┌─ Source material

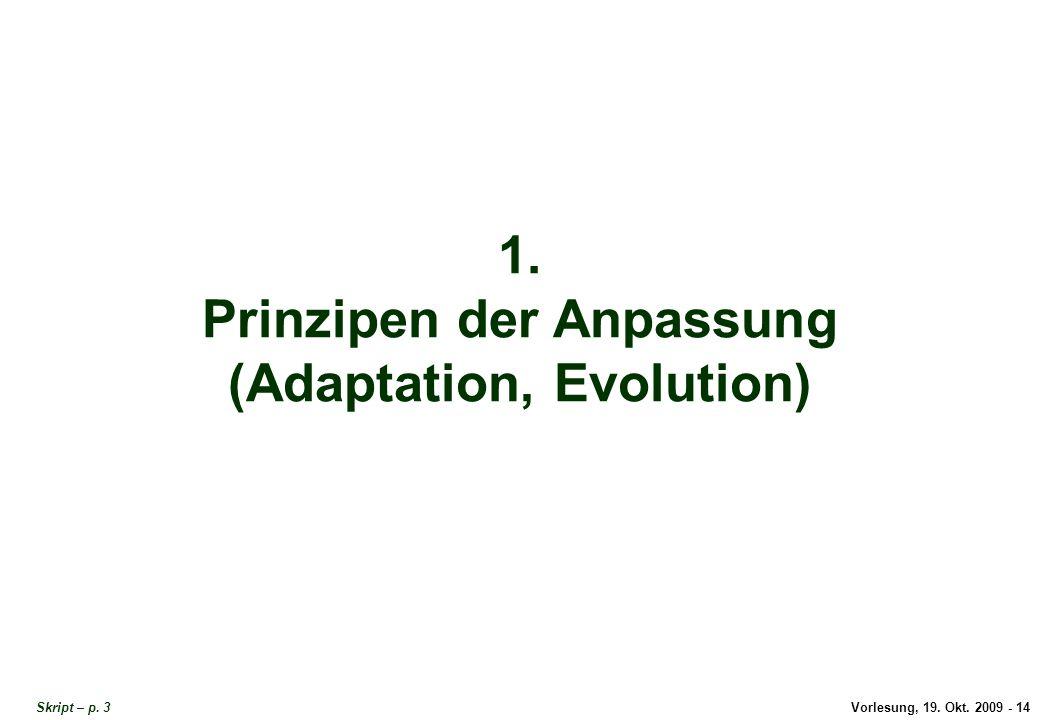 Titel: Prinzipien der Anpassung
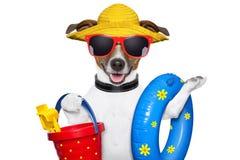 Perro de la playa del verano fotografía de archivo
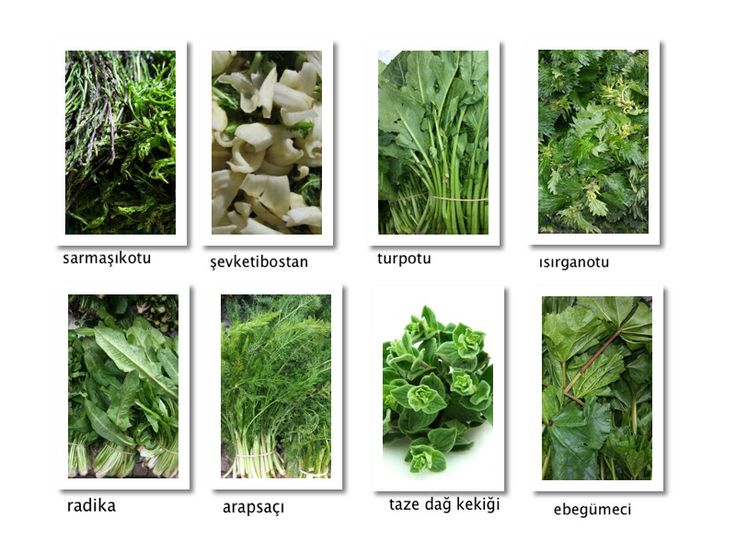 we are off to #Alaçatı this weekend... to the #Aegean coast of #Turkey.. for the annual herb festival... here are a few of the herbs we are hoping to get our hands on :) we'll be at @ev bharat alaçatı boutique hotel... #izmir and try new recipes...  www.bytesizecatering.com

└─

[What to work on]
Return the listing verbatim, pictures excluded.

[Task answer]
 Titel: Prinzipien der Anpassung
 Perro de la playa del verano fotografía de archivo
 we are off to #Alaçatı this weekend... to the #Aegean coast of #Turkey.. for the annual herb festival... here are a few of the herbs we are hoping to get our hands on :) we'll be at @ev bharat alaçatı boutique hotel... #izmir and try new recipes...  www.bytesizecatering.com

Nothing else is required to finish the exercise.